Вчера играл концерт Рахманинова с оркестром. Дирижировал Сцукочёвбдт. После чего я нажрался посмотрел «Апокалипсис сегодня» прожёг сигаретой простыню нассал в ведро и заснул. «Вот если вас куда-то приглашают куда вы очень хотите поехать играть», рассуждал расхаживая по гримёрке в лакированных искусственной кожи туфлях Сцукочёв, «и при этом программа составлена из произведений которые играть вам не хочется, то надо плюнуть и поехать, поскольку если вы откажетесь то десятеро будут счастливы согласиться и в следующий раз приглашать будут их, а не вас... невостребованность, вот что ждёт излишне бескомпромиссных... в жизни каждый шаг вперёд делается через компромисс, то есть через какой-то глупый принцип перешагиваешь, идёшь на компромисс, делаешь шаг вперёд!»
В дверь стучат, пора на сцену... Играю как всегда импровизирую делаю чего не готовил... Вдруг Сцукочёв вступает оркестром на два такта позже чем надо... Выкручиваюсь и ловлю, долго пытаюсь успокоиться. Время на сцене идёт и медленнее, и быстрее, чем обычно. Мелкие моменты сильно растягиваются, но крупные меры времени совершенно истончаются, так что оглядываясь их не видно. Секунда идёт минуты, а час пролетает мигом. В отличие от укуренного растяжения времени, когда отрезки всех размеров только растягиваются — пик растяжения приходится не на секунды, на отрывки времени примерно от десяти до двадцати минут — вечность. Прыжок с парашютом — что-то среднее между сценой и раскумаркой по способу растянуть-остановить бытовое время. И самое слабое.
Играем херово, чего уж тут скрывать. Хлопают вяло, успеха нет. Где-то думал только о контроле над текстом. Но было и содержание. Акцент с крайних частей каденции, где видел всю соль в училищное время, перетащил на среднюю, в ре- бемоль мажор, ещё и с секстой; а начал каденцию резко, злобно...
На сцене так мало помню себя. Изнутри ничего нет, глупо что-то замечать, когда цель в том, чтобы отдать как можно больше. Как в полифоническом сне, только наоборот. Во сне много деталей фиксируешь, но суть в том, что происходящее льётся в глубину тебя, чтобы там и остаться. Происходящее на сцене льётся через то же окно в сердце, но в другом направлении, наружу. Наблюдатель с иронией стоял у окна в своём сердце.

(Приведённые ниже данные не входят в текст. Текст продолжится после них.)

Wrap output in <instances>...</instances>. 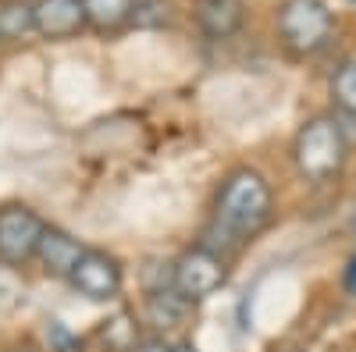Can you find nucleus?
<instances>
[{"label": "nucleus", "mask_w": 356, "mask_h": 352, "mask_svg": "<svg viewBox=\"0 0 356 352\" xmlns=\"http://www.w3.org/2000/svg\"><path fill=\"white\" fill-rule=\"evenodd\" d=\"M275 217V192L271 182L257 167H235L225 174V182L214 196L211 224H207L200 246L221 253L225 260L232 253L246 249L257 235Z\"/></svg>", "instance_id": "1"}, {"label": "nucleus", "mask_w": 356, "mask_h": 352, "mask_svg": "<svg viewBox=\"0 0 356 352\" xmlns=\"http://www.w3.org/2000/svg\"><path fill=\"white\" fill-rule=\"evenodd\" d=\"M189 310H193V303H186L178 296L175 285H161V288L146 292V317H150V324L157 328V335H164L171 328H182Z\"/></svg>", "instance_id": "10"}, {"label": "nucleus", "mask_w": 356, "mask_h": 352, "mask_svg": "<svg viewBox=\"0 0 356 352\" xmlns=\"http://www.w3.org/2000/svg\"><path fill=\"white\" fill-rule=\"evenodd\" d=\"M68 285L79 292V296H86L89 303H111V299L122 296L125 271H122V263H118V256H111L107 249L86 246V253L79 256Z\"/></svg>", "instance_id": "6"}, {"label": "nucleus", "mask_w": 356, "mask_h": 352, "mask_svg": "<svg viewBox=\"0 0 356 352\" xmlns=\"http://www.w3.org/2000/svg\"><path fill=\"white\" fill-rule=\"evenodd\" d=\"M228 281V260L207 246H189L178 253V260L171 263V285L186 303H203L211 299L214 292H221Z\"/></svg>", "instance_id": "4"}, {"label": "nucleus", "mask_w": 356, "mask_h": 352, "mask_svg": "<svg viewBox=\"0 0 356 352\" xmlns=\"http://www.w3.org/2000/svg\"><path fill=\"white\" fill-rule=\"evenodd\" d=\"M43 231H47V221L33 207H25V203L0 207V263L15 271L33 263Z\"/></svg>", "instance_id": "5"}, {"label": "nucleus", "mask_w": 356, "mask_h": 352, "mask_svg": "<svg viewBox=\"0 0 356 352\" xmlns=\"http://www.w3.org/2000/svg\"><path fill=\"white\" fill-rule=\"evenodd\" d=\"M33 25L43 40H72L86 28L82 0H36L33 4Z\"/></svg>", "instance_id": "7"}, {"label": "nucleus", "mask_w": 356, "mask_h": 352, "mask_svg": "<svg viewBox=\"0 0 356 352\" xmlns=\"http://www.w3.org/2000/svg\"><path fill=\"white\" fill-rule=\"evenodd\" d=\"M47 349L50 352H82V338L72 335L61 320H50L47 324Z\"/></svg>", "instance_id": "16"}, {"label": "nucleus", "mask_w": 356, "mask_h": 352, "mask_svg": "<svg viewBox=\"0 0 356 352\" xmlns=\"http://www.w3.org/2000/svg\"><path fill=\"white\" fill-rule=\"evenodd\" d=\"M193 18L207 40H232L246 25L243 0H196Z\"/></svg>", "instance_id": "9"}, {"label": "nucleus", "mask_w": 356, "mask_h": 352, "mask_svg": "<svg viewBox=\"0 0 356 352\" xmlns=\"http://www.w3.org/2000/svg\"><path fill=\"white\" fill-rule=\"evenodd\" d=\"M29 33H36L33 25V4L25 0H0V40H25Z\"/></svg>", "instance_id": "12"}, {"label": "nucleus", "mask_w": 356, "mask_h": 352, "mask_svg": "<svg viewBox=\"0 0 356 352\" xmlns=\"http://www.w3.org/2000/svg\"><path fill=\"white\" fill-rule=\"evenodd\" d=\"M82 253H86V246L75 239V235H68L65 228L47 224L43 239H40V249H36V263H40V271H43L47 278L68 281Z\"/></svg>", "instance_id": "8"}, {"label": "nucleus", "mask_w": 356, "mask_h": 352, "mask_svg": "<svg viewBox=\"0 0 356 352\" xmlns=\"http://www.w3.org/2000/svg\"><path fill=\"white\" fill-rule=\"evenodd\" d=\"M136 342H139V331H136V324H132L129 313H118L114 320H107V328H104V345H107V352H129Z\"/></svg>", "instance_id": "15"}, {"label": "nucleus", "mask_w": 356, "mask_h": 352, "mask_svg": "<svg viewBox=\"0 0 356 352\" xmlns=\"http://www.w3.org/2000/svg\"><path fill=\"white\" fill-rule=\"evenodd\" d=\"M353 228H356V214H353Z\"/></svg>", "instance_id": "20"}, {"label": "nucleus", "mask_w": 356, "mask_h": 352, "mask_svg": "<svg viewBox=\"0 0 356 352\" xmlns=\"http://www.w3.org/2000/svg\"><path fill=\"white\" fill-rule=\"evenodd\" d=\"M278 40L292 57H314L332 43L335 15L324 0H282L275 15Z\"/></svg>", "instance_id": "3"}, {"label": "nucleus", "mask_w": 356, "mask_h": 352, "mask_svg": "<svg viewBox=\"0 0 356 352\" xmlns=\"http://www.w3.org/2000/svg\"><path fill=\"white\" fill-rule=\"evenodd\" d=\"M332 100L342 117H356V57L342 61L332 75Z\"/></svg>", "instance_id": "13"}, {"label": "nucleus", "mask_w": 356, "mask_h": 352, "mask_svg": "<svg viewBox=\"0 0 356 352\" xmlns=\"http://www.w3.org/2000/svg\"><path fill=\"white\" fill-rule=\"evenodd\" d=\"M171 25V0H136L129 28H164Z\"/></svg>", "instance_id": "14"}, {"label": "nucleus", "mask_w": 356, "mask_h": 352, "mask_svg": "<svg viewBox=\"0 0 356 352\" xmlns=\"http://www.w3.org/2000/svg\"><path fill=\"white\" fill-rule=\"evenodd\" d=\"M132 4L136 0H82L86 28H93L100 36H118L132 22Z\"/></svg>", "instance_id": "11"}, {"label": "nucleus", "mask_w": 356, "mask_h": 352, "mask_svg": "<svg viewBox=\"0 0 356 352\" xmlns=\"http://www.w3.org/2000/svg\"><path fill=\"white\" fill-rule=\"evenodd\" d=\"M171 352H200V349H196L193 342H175V345H171Z\"/></svg>", "instance_id": "19"}, {"label": "nucleus", "mask_w": 356, "mask_h": 352, "mask_svg": "<svg viewBox=\"0 0 356 352\" xmlns=\"http://www.w3.org/2000/svg\"><path fill=\"white\" fill-rule=\"evenodd\" d=\"M129 352H171V342H168L164 335H146V338H139Z\"/></svg>", "instance_id": "17"}, {"label": "nucleus", "mask_w": 356, "mask_h": 352, "mask_svg": "<svg viewBox=\"0 0 356 352\" xmlns=\"http://www.w3.org/2000/svg\"><path fill=\"white\" fill-rule=\"evenodd\" d=\"M349 157V139L339 125V117L317 114L300 125L292 139V164L300 171V178L310 185H324L342 174Z\"/></svg>", "instance_id": "2"}, {"label": "nucleus", "mask_w": 356, "mask_h": 352, "mask_svg": "<svg viewBox=\"0 0 356 352\" xmlns=\"http://www.w3.org/2000/svg\"><path fill=\"white\" fill-rule=\"evenodd\" d=\"M342 285H346V292H356V256H349V263H346V271H342Z\"/></svg>", "instance_id": "18"}]
</instances>
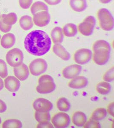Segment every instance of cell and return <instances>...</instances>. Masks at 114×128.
<instances>
[{"mask_svg":"<svg viewBox=\"0 0 114 128\" xmlns=\"http://www.w3.org/2000/svg\"><path fill=\"white\" fill-rule=\"evenodd\" d=\"M24 44L25 49L30 54L42 56L49 51L51 48V39L44 31L35 30L26 36Z\"/></svg>","mask_w":114,"mask_h":128,"instance_id":"6da1fadb","label":"cell"},{"mask_svg":"<svg viewBox=\"0 0 114 128\" xmlns=\"http://www.w3.org/2000/svg\"><path fill=\"white\" fill-rule=\"evenodd\" d=\"M94 55L93 60L99 66L104 65L108 62L111 52L110 44L104 40L96 41L93 45Z\"/></svg>","mask_w":114,"mask_h":128,"instance_id":"7a4b0ae2","label":"cell"},{"mask_svg":"<svg viewBox=\"0 0 114 128\" xmlns=\"http://www.w3.org/2000/svg\"><path fill=\"white\" fill-rule=\"evenodd\" d=\"M56 86L54 80L51 76L44 75L41 76L38 80L36 91L41 94L50 93L56 89Z\"/></svg>","mask_w":114,"mask_h":128,"instance_id":"3957f363","label":"cell"},{"mask_svg":"<svg viewBox=\"0 0 114 128\" xmlns=\"http://www.w3.org/2000/svg\"><path fill=\"white\" fill-rule=\"evenodd\" d=\"M98 17L100 26L103 30L108 31L113 29L114 18L111 12L107 9H100L98 12Z\"/></svg>","mask_w":114,"mask_h":128,"instance_id":"277c9868","label":"cell"},{"mask_svg":"<svg viewBox=\"0 0 114 128\" xmlns=\"http://www.w3.org/2000/svg\"><path fill=\"white\" fill-rule=\"evenodd\" d=\"M23 60V53L18 48L11 50L6 55V61L8 64L14 68L22 64Z\"/></svg>","mask_w":114,"mask_h":128,"instance_id":"5b68a950","label":"cell"},{"mask_svg":"<svg viewBox=\"0 0 114 128\" xmlns=\"http://www.w3.org/2000/svg\"><path fill=\"white\" fill-rule=\"evenodd\" d=\"M96 24V20L94 17L88 16L84 21L79 24L78 30L82 35L89 36L92 34Z\"/></svg>","mask_w":114,"mask_h":128,"instance_id":"8992f818","label":"cell"},{"mask_svg":"<svg viewBox=\"0 0 114 128\" xmlns=\"http://www.w3.org/2000/svg\"><path fill=\"white\" fill-rule=\"evenodd\" d=\"M48 64L45 60L42 58H37L30 63L29 69L32 75L38 76L42 74L46 71Z\"/></svg>","mask_w":114,"mask_h":128,"instance_id":"52a82bcc","label":"cell"},{"mask_svg":"<svg viewBox=\"0 0 114 128\" xmlns=\"http://www.w3.org/2000/svg\"><path fill=\"white\" fill-rule=\"evenodd\" d=\"M70 116L67 114L59 112L56 114L51 119V122L55 128H64L67 127L70 124Z\"/></svg>","mask_w":114,"mask_h":128,"instance_id":"ba28073f","label":"cell"},{"mask_svg":"<svg viewBox=\"0 0 114 128\" xmlns=\"http://www.w3.org/2000/svg\"><path fill=\"white\" fill-rule=\"evenodd\" d=\"M92 52L86 48H81L75 52L74 58L76 63L82 65L88 62L92 58Z\"/></svg>","mask_w":114,"mask_h":128,"instance_id":"9c48e42d","label":"cell"},{"mask_svg":"<svg viewBox=\"0 0 114 128\" xmlns=\"http://www.w3.org/2000/svg\"><path fill=\"white\" fill-rule=\"evenodd\" d=\"M50 20V16L48 11H40L34 15V23L40 27L46 26L49 23Z\"/></svg>","mask_w":114,"mask_h":128,"instance_id":"30bf717a","label":"cell"},{"mask_svg":"<svg viewBox=\"0 0 114 128\" xmlns=\"http://www.w3.org/2000/svg\"><path fill=\"white\" fill-rule=\"evenodd\" d=\"M33 107L36 111L49 112L52 109L53 105L51 102L47 99L40 98L34 101Z\"/></svg>","mask_w":114,"mask_h":128,"instance_id":"8fae6325","label":"cell"},{"mask_svg":"<svg viewBox=\"0 0 114 128\" xmlns=\"http://www.w3.org/2000/svg\"><path fill=\"white\" fill-rule=\"evenodd\" d=\"M82 70V66L80 65L72 64L65 68L62 72V75L66 79H73L78 76Z\"/></svg>","mask_w":114,"mask_h":128,"instance_id":"7c38bea8","label":"cell"},{"mask_svg":"<svg viewBox=\"0 0 114 128\" xmlns=\"http://www.w3.org/2000/svg\"><path fill=\"white\" fill-rule=\"evenodd\" d=\"M5 86L8 90L11 92H17L20 87L19 80L13 76H9L4 80Z\"/></svg>","mask_w":114,"mask_h":128,"instance_id":"4fadbf2b","label":"cell"},{"mask_svg":"<svg viewBox=\"0 0 114 128\" xmlns=\"http://www.w3.org/2000/svg\"><path fill=\"white\" fill-rule=\"evenodd\" d=\"M14 72L15 76L20 81H24L28 78L29 76V70L28 68L25 64L14 67Z\"/></svg>","mask_w":114,"mask_h":128,"instance_id":"5bb4252c","label":"cell"},{"mask_svg":"<svg viewBox=\"0 0 114 128\" xmlns=\"http://www.w3.org/2000/svg\"><path fill=\"white\" fill-rule=\"evenodd\" d=\"M88 81L84 76H76L69 82V87L73 89H81L86 87L88 84Z\"/></svg>","mask_w":114,"mask_h":128,"instance_id":"9a60e30c","label":"cell"},{"mask_svg":"<svg viewBox=\"0 0 114 128\" xmlns=\"http://www.w3.org/2000/svg\"><path fill=\"white\" fill-rule=\"evenodd\" d=\"M53 50L54 54L62 60L64 61H68L70 58V53L60 44H54L53 46Z\"/></svg>","mask_w":114,"mask_h":128,"instance_id":"2e32d148","label":"cell"},{"mask_svg":"<svg viewBox=\"0 0 114 128\" xmlns=\"http://www.w3.org/2000/svg\"><path fill=\"white\" fill-rule=\"evenodd\" d=\"M16 42V37L12 33L5 34L3 36L1 40L2 47L5 49L12 48Z\"/></svg>","mask_w":114,"mask_h":128,"instance_id":"e0dca14e","label":"cell"},{"mask_svg":"<svg viewBox=\"0 0 114 128\" xmlns=\"http://www.w3.org/2000/svg\"><path fill=\"white\" fill-rule=\"evenodd\" d=\"M72 122L76 126L82 127L87 121V117L85 113L82 112H76L74 114L72 118Z\"/></svg>","mask_w":114,"mask_h":128,"instance_id":"ac0fdd59","label":"cell"},{"mask_svg":"<svg viewBox=\"0 0 114 128\" xmlns=\"http://www.w3.org/2000/svg\"><path fill=\"white\" fill-rule=\"evenodd\" d=\"M70 7L75 12H82L87 8L86 0H70Z\"/></svg>","mask_w":114,"mask_h":128,"instance_id":"d6986e66","label":"cell"},{"mask_svg":"<svg viewBox=\"0 0 114 128\" xmlns=\"http://www.w3.org/2000/svg\"><path fill=\"white\" fill-rule=\"evenodd\" d=\"M51 38L54 43L60 44L62 42L64 38L63 32L61 28L60 27H55L51 32Z\"/></svg>","mask_w":114,"mask_h":128,"instance_id":"ffe728a7","label":"cell"},{"mask_svg":"<svg viewBox=\"0 0 114 128\" xmlns=\"http://www.w3.org/2000/svg\"><path fill=\"white\" fill-rule=\"evenodd\" d=\"M2 22L8 26H12L17 21V16L14 12H11L8 14H4L1 15Z\"/></svg>","mask_w":114,"mask_h":128,"instance_id":"44dd1931","label":"cell"},{"mask_svg":"<svg viewBox=\"0 0 114 128\" xmlns=\"http://www.w3.org/2000/svg\"><path fill=\"white\" fill-rule=\"evenodd\" d=\"M19 24L22 29L26 31L31 29L34 26L32 18L27 15L20 18L19 20Z\"/></svg>","mask_w":114,"mask_h":128,"instance_id":"7402d4cb","label":"cell"},{"mask_svg":"<svg viewBox=\"0 0 114 128\" xmlns=\"http://www.w3.org/2000/svg\"><path fill=\"white\" fill-rule=\"evenodd\" d=\"M63 32L66 36L73 37L78 33V28L74 24H67L63 27Z\"/></svg>","mask_w":114,"mask_h":128,"instance_id":"603a6c76","label":"cell"},{"mask_svg":"<svg viewBox=\"0 0 114 128\" xmlns=\"http://www.w3.org/2000/svg\"><path fill=\"white\" fill-rule=\"evenodd\" d=\"M96 91L100 94L106 95L109 93L111 90V86L106 82H101L96 85Z\"/></svg>","mask_w":114,"mask_h":128,"instance_id":"cb8c5ba5","label":"cell"},{"mask_svg":"<svg viewBox=\"0 0 114 128\" xmlns=\"http://www.w3.org/2000/svg\"><path fill=\"white\" fill-rule=\"evenodd\" d=\"M57 107L60 111L62 112H67L70 108V104L66 98H60L56 102Z\"/></svg>","mask_w":114,"mask_h":128,"instance_id":"d4e9b609","label":"cell"},{"mask_svg":"<svg viewBox=\"0 0 114 128\" xmlns=\"http://www.w3.org/2000/svg\"><path fill=\"white\" fill-rule=\"evenodd\" d=\"M35 118L38 123L50 122L51 119L50 113L44 112L36 111L35 113Z\"/></svg>","mask_w":114,"mask_h":128,"instance_id":"484cf974","label":"cell"},{"mask_svg":"<svg viewBox=\"0 0 114 128\" xmlns=\"http://www.w3.org/2000/svg\"><path fill=\"white\" fill-rule=\"evenodd\" d=\"M31 12L33 15L35 14L42 11H48V6L44 2H37L34 3L31 6Z\"/></svg>","mask_w":114,"mask_h":128,"instance_id":"4316f807","label":"cell"},{"mask_svg":"<svg viewBox=\"0 0 114 128\" xmlns=\"http://www.w3.org/2000/svg\"><path fill=\"white\" fill-rule=\"evenodd\" d=\"M4 128H21L22 127V122L18 120L10 119L5 121L2 124Z\"/></svg>","mask_w":114,"mask_h":128,"instance_id":"83f0119b","label":"cell"},{"mask_svg":"<svg viewBox=\"0 0 114 128\" xmlns=\"http://www.w3.org/2000/svg\"><path fill=\"white\" fill-rule=\"evenodd\" d=\"M107 115V111L104 108H98L94 111L91 116V118L100 120L104 119Z\"/></svg>","mask_w":114,"mask_h":128,"instance_id":"f1b7e54d","label":"cell"},{"mask_svg":"<svg viewBox=\"0 0 114 128\" xmlns=\"http://www.w3.org/2000/svg\"><path fill=\"white\" fill-rule=\"evenodd\" d=\"M84 126L85 128H100L101 126L98 120L90 118L86 122Z\"/></svg>","mask_w":114,"mask_h":128,"instance_id":"f546056e","label":"cell"},{"mask_svg":"<svg viewBox=\"0 0 114 128\" xmlns=\"http://www.w3.org/2000/svg\"><path fill=\"white\" fill-rule=\"evenodd\" d=\"M8 75V67L6 64L3 60L0 59V76L2 78H5Z\"/></svg>","mask_w":114,"mask_h":128,"instance_id":"4dcf8cb0","label":"cell"},{"mask_svg":"<svg viewBox=\"0 0 114 128\" xmlns=\"http://www.w3.org/2000/svg\"><path fill=\"white\" fill-rule=\"evenodd\" d=\"M114 79V67L107 71L103 76V80L106 82L112 81Z\"/></svg>","mask_w":114,"mask_h":128,"instance_id":"1f68e13d","label":"cell"},{"mask_svg":"<svg viewBox=\"0 0 114 128\" xmlns=\"http://www.w3.org/2000/svg\"><path fill=\"white\" fill-rule=\"evenodd\" d=\"M32 2V0H19V5L23 9L29 8Z\"/></svg>","mask_w":114,"mask_h":128,"instance_id":"d6a6232c","label":"cell"},{"mask_svg":"<svg viewBox=\"0 0 114 128\" xmlns=\"http://www.w3.org/2000/svg\"><path fill=\"white\" fill-rule=\"evenodd\" d=\"M12 26H8L2 22V20L0 19V30L2 32L4 33L9 32L12 29Z\"/></svg>","mask_w":114,"mask_h":128,"instance_id":"836d02e7","label":"cell"},{"mask_svg":"<svg viewBox=\"0 0 114 128\" xmlns=\"http://www.w3.org/2000/svg\"><path fill=\"white\" fill-rule=\"evenodd\" d=\"M36 127L38 128H53L54 127L52 124L50 122H48L42 123H38Z\"/></svg>","mask_w":114,"mask_h":128,"instance_id":"e575fe53","label":"cell"},{"mask_svg":"<svg viewBox=\"0 0 114 128\" xmlns=\"http://www.w3.org/2000/svg\"><path fill=\"white\" fill-rule=\"evenodd\" d=\"M114 104L113 102L110 104L107 107V112L110 115L114 116Z\"/></svg>","mask_w":114,"mask_h":128,"instance_id":"d590c367","label":"cell"},{"mask_svg":"<svg viewBox=\"0 0 114 128\" xmlns=\"http://www.w3.org/2000/svg\"><path fill=\"white\" fill-rule=\"evenodd\" d=\"M7 109V106L6 104L0 99V113L5 112Z\"/></svg>","mask_w":114,"mask_h":128,"instance_id":"8d00e7d4","label":"cell"},{"mask_svg":"<svg viewBox=\"0 0 114 128\" xmlns=\"http://www.w3.org/2000/svg\"><path fill=\"white\" fill-rule=\"evenodd\" d=\"M46 3L50 5H56L61 2L62 0H44Z\"/></svg>","mask_w":114,"mask_h":128,"instance_id":"74e56055","label":"cell"},{"mask_svg":"<svg viewBox=\"0 0 114 128\" xmlns=\"http://www.w3.org/2000/svg\"><path fill=\"white\" fill-rule=\"evenodd\" d=\"M4 87V82L2 79L0 78V90H2Z\"/></svg>","mask_w":114,"mask_h":128,"instance_id":"f35d334b","label":"cell"},{"mask_svg":"<svg viewBox=\"0 0 114 128\" xmlns=\"http://www.w3.org/2000/svg\"><path fill=\"white\" fill-rule=\"evenodd\" d=\"M99 0L100 2L101 3L106 4L110 3L112 0Z\"/></svg>","mask_w":114,"mask_h":128,"instance_id":"ab89813d","label":"cell"},{"mask_svg":"<svg viewBox=\"0 0 114 128\" xmlns=\"http://www.w3.org/2000/svg\"><path fill=\"white\" fill-rule=\"evenodd\" d=\"M1 123H2V119H1V118L0 117V124H1Z\"/></svg>","mask_w":114,"mask_h":128,"instance_id":"60d3db41","label":"cell"},{"mask_svg":"<svg viewBox=\"0 0 114 128\" xmlns=\"http://www.w3.org/2000/svg\"><path fill=\"white\" fill-rule=\"evenodd\" d=\"M1 38H2V36H1V35H0V41Z\"/></svg>","mask_w":114,"mask_h":128,"instance_id":"b9f144b4","label":"cell"},{"mask_svg":"<svg viewBox=\"0 0 114 128\" xmlns=\"http://www.w3.org/2000/svg\"><path fill=\"white\" fill-rule=\"evenodd\" d=\"M1 18V15H0V19Z\"/></svg>","mask_w":114,"mask_h":128,"instance_id":"7bdbcfd3","label":"cell"}]
</instances>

Раньше плевать хотел на звук, теперь только над звуком и есть моя власть часто. Звук точно и сразу говорит что там внутри у того кем я становлюсь на сцене. В конце концов, что такое я? Кроме того бесконечно холодного внутри, я — это ты, потому что ты для меня всё. Там — на сцене — эти нелепо ровные, какие только на типичных стейнвеях сцены бывают, чистые клавиши, всё блестит чистое, много света всегда. Мысли подходят к телепатическому порогу. Чувствую как меня слушают настолько отчётливо что кажется мешает читать мысли зала лишь то что зал или его внутренние группы не говорят внутри единой мысли словами как часто делают люди фразой замечанием. Руки на клавишах не помню не слежу их только иногда если одинокую печальную ноту возьмёшь и смотришь как баран на свою руку но тотчас уже используешь момент для собрать внимание и уловить фон тишины как шумит та плёнка кассеты на которую записан и этот концерт, и каждого из нас повседневная жизнь, и самое жбыхо, может быть, шум времени, данного, конкретного года или десятилетия; шум, исходящий оттуда где соединяются время как вечно повторяющийся ритуал и время как вечно обостряющее себя падение — тотчас мне вспоминается цвет салатово-зелёной полосы на твоей кофте, становится очень тихо, и чувствую как пауза, исчерпав себя, подталкивает музыку двигаться дальше...
Двенадцать, их может быть на самом деле и не двенадцать вовсе, может, один, или шесть, четырнадцать, и сколько бы ни было их, они в той же теме, что герой-восприятель Вади Момпа в его Симфонии, т.е. у них трагедия выбора между зверем и Богом, между зверем и Богом. Так с понтом идут державным шагом, позади голодный пёс, впереди Иисус Христос. Поэтому первая редакция Симфонии мне больше нравится. Никаких амдусциасов, это лишнее. Все эти рыла полифонической пурги, глоссолалия... Это толком ни к чему... Бестолковая глоссолалия... Хотя ведь есть и высший заумный язык... но без тебя всё ни к чему... Чёрный вечер... никаких тебе blue hour, никакого промежутка... белый снег... эти две строки — как два аккорда Мумумблы в исполнении Рахманинова. А Бродский ещё от Блока нос воротил — свинья... Чёрный это по чёрным клавишам аккорд: ми бемоль минор.